» Action item A
In the court opinion excerpt, on what date did the magistrate judge issue the report and recommendation?
» Action item B
In the court opinion excerpt, swap "judicial resources" for "court time" and write out the passage starting at "To conclude otherwise" and ending at "would be undermined.".
» Action item C
Pick up the court opinion excerpt after its last sentence and keep writing.

Defendants moved for summary judgment, arguing Anderson failed to properly exhaust his administrative remedies as required by the Prison Litigation Reform Act (PLRA), 42 U.S.C. § 1997e(a). Anderson filed a brief in opposition, and this matter was referred to United States Magistrate Judge Joel C. Hoppe for report and recommendation, pursuant to 28 U.S.C. § 636(b)(1)(B). In a report and recommendation issued on February 10, 2015, the magistrate judge recommended the court grant summary judgment in defendants' favor, finding evidence that Anderson failed to follow the Virginia Department of Corrections' grievance procedure. The report gave notice to the parties that they had fourteen days within which to file any objections. No objections were filed in that time period, and by Order entered March 4, 2015, the court adopted the magistrate judge's recommendation, granted summary judgment in favor of defendants, and dismissed this case.

Nine days after this case was dismissed, Anderson filed objections to the magistrate judge's report and recommendation (Dkt. # 38) and, along with it, his own motion for summary judgment (Dkt. # 39). On March 18, 2015, Anderson filed a letter asserting his objections were filed late because they were sent to the wrong address (Dkt. # 40). Two days later, he filed a motion for reconsideration of the court's March 4th Order dismissing the case (Dkt. # 41). Five days after that, Anderson filed a notice of appeal with the Fourth Circuit.[1]

Given the fact that Anderson is proceeding pro se, the court will VACATE its March 4th Dismissal Order and consider Anderson's objections.[2] Finding they have no merit, however, the objections will be OVERRULED, the magistrate judge's report and recommendation ADOPTED in its entirety, Anderson's motion for summary judgment DENIED as moot, and this case DISMISSED, for the reasons set forth below.


Rule 72(b) of the Federal Rules of Civil Procedure permits a party to "serve and file specific, written objections" to a magistrate judge's proposed findings and recommendations within fourteen days of being served with a copy of the report. See also 28 U.S.C. § 636(b)(1). The Fourth Circuit has held that an objecting party must do so "with sufficient specificity so as reasonably to alert the district court of the true ground for the objection." United States v. Midgette, 478 F.3d 616, 622 (4th Cir.), cert denied, 127 S.Ct. 3032 (2007).

To conclude otherwise would defeat the purpose of requiring objections. We would be permitting a party to appeal any issue that was before the magistrate judge, regardless of the nature and scope of objections made to the magistrate judge's report. Either the district court would then have to review every issue in the magistrate judge's proposed findings and recommendations or courts of appeals would be required to review issues that the district court never considered. In either case, judicial resources would be wasted and the district court's effectiveness based on help from magistrate judges would be undermined.

» Given data
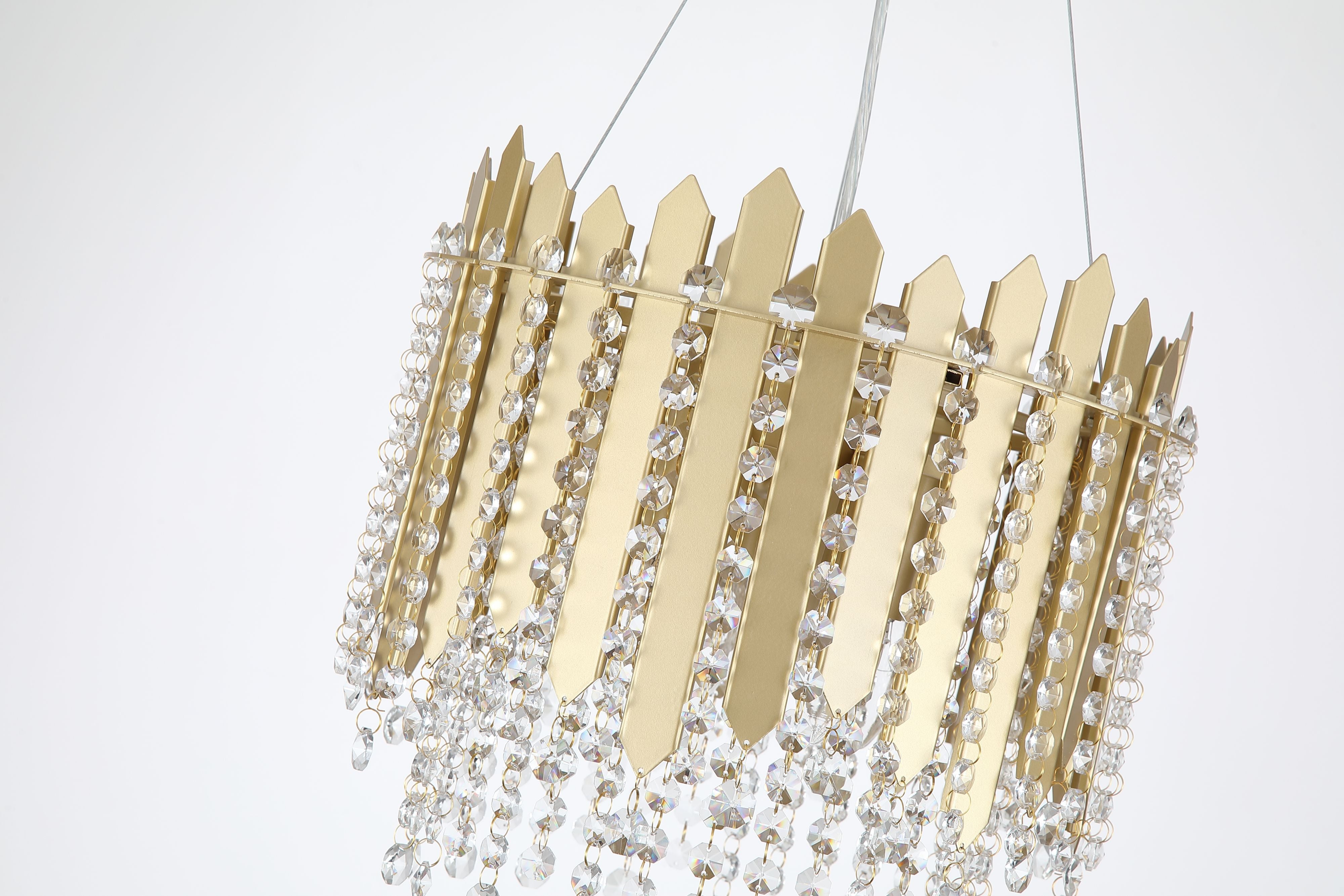 Close up angled view of the Searchlight Spear 5 Light Pendant showing the gold crown shaped panels and cascading crystal octagon beads, illuminated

» Reply A
February 10, 2015

» Reply B
To conclude otherwise would defeat the purpose of requiring objections. We would be permitting a party to appeal any issue that was before the magistrate judge, regardless of the nature and scope of objections made to the magistrate judge's report. Either the district court would then have to review every issue in the magistrate judge's proposed findings and recommendations or courts of appeals would be required to review issues that the district court never considered. In either case, court time would be wasted and the district court's effectiveness based on help from magistrate judges would be undermined.

» Reply C
Id. The district court must determine de novo any portion of the magistrate judge's report and recommendation to which a proper objection has been made. "The district court may accept, reject, or modify the recommended disposition; receive further evidence; or return the matter to the magistrate judge with instructions." Fed.R.Civ.P. 72(b)(3); accord 28 U.S.C. § 636(b)(1). "General objections that merely reiterate arguments presented to the magistrate judge lack the specificity required under Rule 72, and have the same effect as a failure to object, or as a waiver of such objection." Moon v. BWX Technologies, Inc., 742 F.Supp.2d 827, 829 (W.D. Va. 2010), aff'd, 498 F.Appx. 268 (4th Cir. 2012) (citing Veney v. Astrue, 539 F.Supp.2d 841, 845 (W.D. Va. 2008)); see also Thomas v. Arn, 474 U.S. 140, 154 (1985) ("[T]he statute does not require the judge to review an issue de novo if no objections are filed").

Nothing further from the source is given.